SOURCE TEXT Block Start
OPKO Looks Lucrative as Acquired hGH-CTP Moves Into Phase III Trials Print E-mail
By Brian Wilson - Lead Contributor   
Thursday, 06 June 2013 10:22
OPKO Health (NASDAQ: OPK) has been seeing a steady rise in short interest throughout the last few months – with the last measurement by NASDAQ coming in at 30.16 M shares on May 15th 2013 as speculators begin to question the premium that the market is placing on the company due to the involvement of 37.5% individual shareholder and famous biotech investor Dr. Phillip Frost. Also interesting in recent trading was the neutral/bearish reaction that the market had to OPKO’s acquisition of PROLOR Biotech as announced on April 24th, which allowed OPKO to acquire what I consider an especially lucrative asset – hGH-CTP, in addition to the other development programs ,with a $480 M all-stock transaction (which has technically become cheaper with recent declines in OPKO share price). Phillip Frost’s control of 12.7M shares of PBTH (nearly 20% of shares outstanding) seemed to ease the process, and allowed OPKO to gain a pipeline (pictured below) for a very fair price.


As you can see, the next-generation human growth hormone product hGH-CTP is the most matured development program, has orphan drug status in the US/EU, and remains vital to the valuation of PROLOR (and now OPKO) due to the sheer size of the therapeutic market and the competitive advantages that are introduced with PROLOR’s technology. The company’s CTP (carboxyl terminal peptide) platform allows for the development of controlled release injections of therapeutic proteins, which offers patients an equivalent dosing in a weekly injection as opposed a daily injection. Human growth hormone, which is injected daily into patients with stunted growth, can now be injected in a far more convenient weekly version.

We saw a similar improvement made with sleeper-hit company Regeneron’s (NASDAQ: REGN) wet AMD drug EYLEA, which offered a more convenient dosing regimen relative to another VEGF inhibitor LUCENTIS which had comparable efficacy and pricing. Since Wall Street did not anticipate the huge implications of EYLEA’s competitive advantage against LUCENTIS, it wouldn’t be surprising if we saw a similar situation play out between hGH-CTP and hGH. As they say, history tends to repeat itself.

It’s hard to determine at this point what kind of market penetration we’d see once hGH-CTP is launched and fully saturated into the hGH market, although the general consensus amongst analysts is that the product should come to represent about one third of the hGH-related revenues - if not more. Based on PROLOR’s estimates, this implies that the product can generate close to $1 B in annual revenues in a few years.
SOURCE TEXT Block End
- _REQUIRED ACTIONS_
1. Please write out the stretch of the OPKO article from "We saw a similar improvement" through "to repeat itself.".
2. Which stock ticker symbols appear in the OPKO article?
3. Continue the article on OPKO and hGH-CTP after its final sentence.
RAW DATA Block Start
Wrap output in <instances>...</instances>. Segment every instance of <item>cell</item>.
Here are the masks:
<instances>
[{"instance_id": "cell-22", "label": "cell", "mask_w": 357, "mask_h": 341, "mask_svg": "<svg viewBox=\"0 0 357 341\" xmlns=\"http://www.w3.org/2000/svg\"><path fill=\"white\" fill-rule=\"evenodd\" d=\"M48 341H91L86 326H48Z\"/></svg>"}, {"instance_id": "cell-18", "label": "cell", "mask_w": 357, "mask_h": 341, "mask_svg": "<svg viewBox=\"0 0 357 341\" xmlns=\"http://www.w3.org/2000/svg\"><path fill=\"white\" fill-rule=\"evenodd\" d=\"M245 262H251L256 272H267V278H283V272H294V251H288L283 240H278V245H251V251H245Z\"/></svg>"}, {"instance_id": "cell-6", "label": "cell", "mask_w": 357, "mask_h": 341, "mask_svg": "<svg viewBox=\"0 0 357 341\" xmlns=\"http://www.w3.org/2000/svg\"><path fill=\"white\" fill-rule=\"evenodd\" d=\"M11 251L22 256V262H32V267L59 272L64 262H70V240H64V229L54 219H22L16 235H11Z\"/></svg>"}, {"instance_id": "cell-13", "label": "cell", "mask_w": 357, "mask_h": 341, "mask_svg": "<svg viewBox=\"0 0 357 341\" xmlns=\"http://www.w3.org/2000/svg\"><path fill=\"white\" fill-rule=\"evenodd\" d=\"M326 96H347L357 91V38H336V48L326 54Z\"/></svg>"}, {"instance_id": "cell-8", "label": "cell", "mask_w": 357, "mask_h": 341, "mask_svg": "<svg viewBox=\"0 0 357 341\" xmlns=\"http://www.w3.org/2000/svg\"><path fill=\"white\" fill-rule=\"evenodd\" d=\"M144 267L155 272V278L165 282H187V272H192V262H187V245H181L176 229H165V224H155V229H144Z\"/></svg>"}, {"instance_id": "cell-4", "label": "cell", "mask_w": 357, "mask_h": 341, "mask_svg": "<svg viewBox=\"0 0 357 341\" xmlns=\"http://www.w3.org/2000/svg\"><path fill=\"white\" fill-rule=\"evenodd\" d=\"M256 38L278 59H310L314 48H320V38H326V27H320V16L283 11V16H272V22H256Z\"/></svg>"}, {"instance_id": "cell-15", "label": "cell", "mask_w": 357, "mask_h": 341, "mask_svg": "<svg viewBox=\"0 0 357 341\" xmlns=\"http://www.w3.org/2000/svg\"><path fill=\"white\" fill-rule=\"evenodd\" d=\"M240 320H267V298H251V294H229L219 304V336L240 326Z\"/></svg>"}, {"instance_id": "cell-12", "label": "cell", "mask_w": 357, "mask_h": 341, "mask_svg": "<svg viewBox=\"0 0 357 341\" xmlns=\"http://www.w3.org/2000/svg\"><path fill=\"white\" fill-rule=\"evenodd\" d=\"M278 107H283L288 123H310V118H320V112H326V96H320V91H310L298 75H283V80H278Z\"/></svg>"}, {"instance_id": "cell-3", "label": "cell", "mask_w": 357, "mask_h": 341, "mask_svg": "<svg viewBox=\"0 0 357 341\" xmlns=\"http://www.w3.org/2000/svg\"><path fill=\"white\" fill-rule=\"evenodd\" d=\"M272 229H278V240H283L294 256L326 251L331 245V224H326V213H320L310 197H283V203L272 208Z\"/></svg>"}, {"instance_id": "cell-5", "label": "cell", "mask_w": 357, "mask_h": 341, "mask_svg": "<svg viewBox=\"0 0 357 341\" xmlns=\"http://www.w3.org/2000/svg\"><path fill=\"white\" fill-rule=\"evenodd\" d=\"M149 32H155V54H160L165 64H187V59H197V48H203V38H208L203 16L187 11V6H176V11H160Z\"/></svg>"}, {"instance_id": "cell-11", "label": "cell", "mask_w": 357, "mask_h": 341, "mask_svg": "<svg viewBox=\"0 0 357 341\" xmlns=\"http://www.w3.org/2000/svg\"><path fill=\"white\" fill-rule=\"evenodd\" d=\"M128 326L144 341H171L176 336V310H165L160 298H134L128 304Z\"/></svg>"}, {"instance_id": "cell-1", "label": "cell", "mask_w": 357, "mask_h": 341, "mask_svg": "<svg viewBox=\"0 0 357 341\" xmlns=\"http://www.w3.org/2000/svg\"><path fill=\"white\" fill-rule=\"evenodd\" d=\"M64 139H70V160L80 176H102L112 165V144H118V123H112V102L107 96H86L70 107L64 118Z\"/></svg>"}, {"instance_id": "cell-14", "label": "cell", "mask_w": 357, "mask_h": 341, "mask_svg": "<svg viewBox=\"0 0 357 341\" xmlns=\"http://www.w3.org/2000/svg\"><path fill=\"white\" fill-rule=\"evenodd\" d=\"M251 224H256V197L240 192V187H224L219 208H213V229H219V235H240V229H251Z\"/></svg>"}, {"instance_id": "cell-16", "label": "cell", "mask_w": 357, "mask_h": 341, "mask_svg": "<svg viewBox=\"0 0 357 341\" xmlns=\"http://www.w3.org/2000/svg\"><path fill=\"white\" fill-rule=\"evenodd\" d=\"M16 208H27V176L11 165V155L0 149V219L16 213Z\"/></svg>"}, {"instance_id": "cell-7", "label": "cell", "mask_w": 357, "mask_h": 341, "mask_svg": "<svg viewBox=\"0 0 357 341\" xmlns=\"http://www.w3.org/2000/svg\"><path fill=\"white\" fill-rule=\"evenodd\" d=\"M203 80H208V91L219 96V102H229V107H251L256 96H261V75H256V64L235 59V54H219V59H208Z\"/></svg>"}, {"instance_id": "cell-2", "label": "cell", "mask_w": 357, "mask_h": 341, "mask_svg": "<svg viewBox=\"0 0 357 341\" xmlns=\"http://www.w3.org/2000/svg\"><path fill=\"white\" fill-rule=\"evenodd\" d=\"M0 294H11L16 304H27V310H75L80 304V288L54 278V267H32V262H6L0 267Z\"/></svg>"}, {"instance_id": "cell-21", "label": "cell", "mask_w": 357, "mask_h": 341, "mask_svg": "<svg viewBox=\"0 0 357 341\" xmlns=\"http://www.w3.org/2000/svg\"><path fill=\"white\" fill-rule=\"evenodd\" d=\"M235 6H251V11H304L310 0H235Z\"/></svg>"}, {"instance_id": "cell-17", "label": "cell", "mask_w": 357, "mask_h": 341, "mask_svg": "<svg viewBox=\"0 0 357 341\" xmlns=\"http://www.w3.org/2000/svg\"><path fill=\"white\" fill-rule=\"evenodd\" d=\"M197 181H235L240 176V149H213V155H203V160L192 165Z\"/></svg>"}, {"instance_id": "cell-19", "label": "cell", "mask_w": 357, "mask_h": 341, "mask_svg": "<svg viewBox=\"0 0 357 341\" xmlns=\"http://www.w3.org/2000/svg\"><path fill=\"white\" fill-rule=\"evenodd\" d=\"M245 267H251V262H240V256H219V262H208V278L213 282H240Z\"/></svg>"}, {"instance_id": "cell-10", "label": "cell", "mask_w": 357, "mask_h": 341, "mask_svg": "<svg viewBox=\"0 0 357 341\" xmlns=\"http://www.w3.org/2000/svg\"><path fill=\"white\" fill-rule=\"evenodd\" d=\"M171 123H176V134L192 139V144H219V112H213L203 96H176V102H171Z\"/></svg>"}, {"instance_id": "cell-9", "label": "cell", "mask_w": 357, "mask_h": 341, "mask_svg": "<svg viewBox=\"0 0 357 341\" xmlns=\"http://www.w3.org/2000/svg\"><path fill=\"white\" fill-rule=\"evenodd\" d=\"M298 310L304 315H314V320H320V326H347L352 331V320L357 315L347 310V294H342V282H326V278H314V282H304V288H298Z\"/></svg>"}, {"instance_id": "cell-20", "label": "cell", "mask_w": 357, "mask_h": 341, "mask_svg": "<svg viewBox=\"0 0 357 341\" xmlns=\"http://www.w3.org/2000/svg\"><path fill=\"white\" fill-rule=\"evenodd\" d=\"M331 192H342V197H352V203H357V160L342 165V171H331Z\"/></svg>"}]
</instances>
RAW DATA Block End
- _OUTPUTS IN ORDER_
1.
We saw a similar improvement made with sleeper-hit company Regeneron’s (NASDAQ: REGN) wet AMD drug EYLEA, which offered a more convenient dosing regimen relative to another VEGF inhibitor LUCENTIS which had comparable efficacy and pricing. Since Wall Street did not anticipate the huge implications of EYLEA’s competitive advantage against LUCENTIS, it wouldn’t be surprising if we saw a similar situation play out between hGH-CTP and hGH. As they say, history tends to repeat itself.

2. OPK, PBTH, REGN

3.
Applying a generous 15% discount rate over what could be three years until introduction to the market, and another 25% devaluation due to the risk of FDA rejection (arriving at $230 M in “current” revenues), we can infer that the hGH-CTP program should be worth something closer to $1 B. Based on this, I find it surprising that OPKO’s overall valuation suffered as a result of the PROLOR acquisition, and that bears are willing to short the company up to 20% of float despite the $2 B market capitalization.

Worth noting about hGH-CTP is that PROLOR announced  the initiation of a pivotal Phase III study for hGH-CTP, which may bring more market attention to the undervaluation of this development program after the publication of top-line results that can establish the relative efficacy of hGH-CTP and standard hGH injections.

On top of this, OPKO’s recent acquisition streak could prove very beneficial to the company’s valuation over the next few years. The strategic buyout of the Brazilian pharmaceutical company Silcon Comércio, for instance, aids in the market penetration of OPKO’s 4Kscore diagnostic test for prostate cancer where significant unmet need still exists.

Another deal worth mentioning was the “pooling” of OPKO’s and early-stage developer  RXi Pharmaceuticals’ (RXII) RNAi pipelines, which resulted in a significant (50 M share) stake in RXi for OPKO. More recently, we also saw a deal made with Tesaro (NASDAQ: TSRO) for shared development of rolapitant, under which OPKO can receive $121 M in milestone payments plus full rights to market in Latin America.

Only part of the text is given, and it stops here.